Playoffs Just The Tip of The Iceberg to Importance of Home Stretch 

(to 99 bottles of beer on the wall)

One Year of the Rebuild in the Books,

One Year of the Rebuild...

Don't win jack, pat yourselves on the back,

One Year of the Rebuild in the Books... 

Two Years of the Rebuild in the Books,

Two Years of...well, you get it.  And like the original, the lyrics do not change.  Unlike beer though, each verse of this version gets harder to stomach.  Sure, leeway is due after a massive rebuild like that in 2002, and small strides certainly do deserve accolades and rewards for management and coaches alike.  As clubs drift further and further from Ground Zero of a full blown roster purge, though, these expectations generally rise.  Perhaps my biggest gripe with the Indians right now is not how poorly they are playing, but how highly they think of themselves. 

We are in Year #6 of the rebuild, people.  Since its inception, we are the only Major League Central team to not play in a postseason game (counting Kansas City as AAA, of course).  Despite this the Dolans have endlessly talked about the unbelievable job GM Mark Shapiro and company have done in "rebuilding" the franchise.  Nothing was more notable than the love fest from Paul Dolan at Mark Shapiro's contract extension media session.  Now I will admit, keeping Shapiro around was probably the best option the Indians had.  Ownership was able to keep an established general manager as opposed to training a rookie or trying to throw chump change on the open market.  But I cringed at the tone of Dolan, speaking as if Shapiro had built a perennial playoff team.  While I would have preferred the "we are ready for the next step" speech, it was instead a "we have arrived" speech.   

Next on the list is manager Eric Wedge.  After having his roster shaved following a 93-win season in 2005, Wedge managed the Indians to an under performing fourth place finish in '06.  While he survived the season, he was not given the job security his boss had come to realize.  It was enough for most Tribe fans, including myself, to have someone on the spot this year.  It is 2007 now, right? 

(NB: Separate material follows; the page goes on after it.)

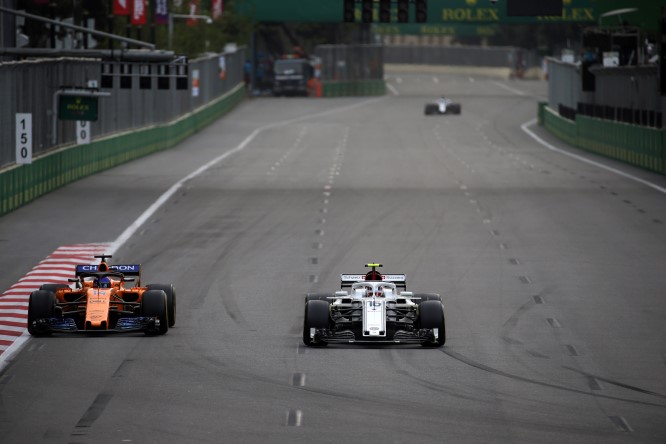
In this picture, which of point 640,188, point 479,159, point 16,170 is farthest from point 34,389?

Then after one-half year of contending baseball, the Indians chose to extend... not pick up the option mind you, but extend Wedge for three more years.  Unfortunately, this showed many a Tribe fan that consistency in personnel and individual personalities could be the most important thing to the organization.  Maybe even more important than, say, winning!  A scary thought is that contractually, Eric Wedge could be on the Dolan payroll as manager for nearly a decade without a playoff game!  Could someone check with Baseball Prospectus on this?  Has this ever happened? 

Moving on down the line, it appears pitching coach Carl Willis' job is as safe as George Washington's is on the one-dollar bill.  While the players themselves step between the lines and play the game, is anyone accountable for the loss of Jeremy Guthrie?  Where should the finger be pointed for the huge regressions of Cliff Lee and Jeremy Sowers?  Shouldn't Fernando Cabrera be closing for us by now?  Certainly, all clubs have their issues, but it seems like they are more prevalent here. 

If the Indians right the ship and make the postseason, all of the above will be dismissed by Tribe fans.  But, if the team continues to unravel and misses the playoffs once again, a PR nightmare would no doubt ensue.  How can you sell tickets to a 7th sequel? 

Mark Shapiro and Eric Wedge will be back next year and for the foreseeable future.  What happens in the final stretch run could very well shape the Indians success for years to come.  Postseason would bring a renewed love affair with the team, closure to a rebuild, and plenty of filled seats.  Missing out even by one game though, would be a dagger in the hearts of an already fickle fan base.  Barring something out of the ordinary in the off-season, 2008 would be a really tough product to promote. 

So starting tonight, Go Tribe!  Make this article a moot point.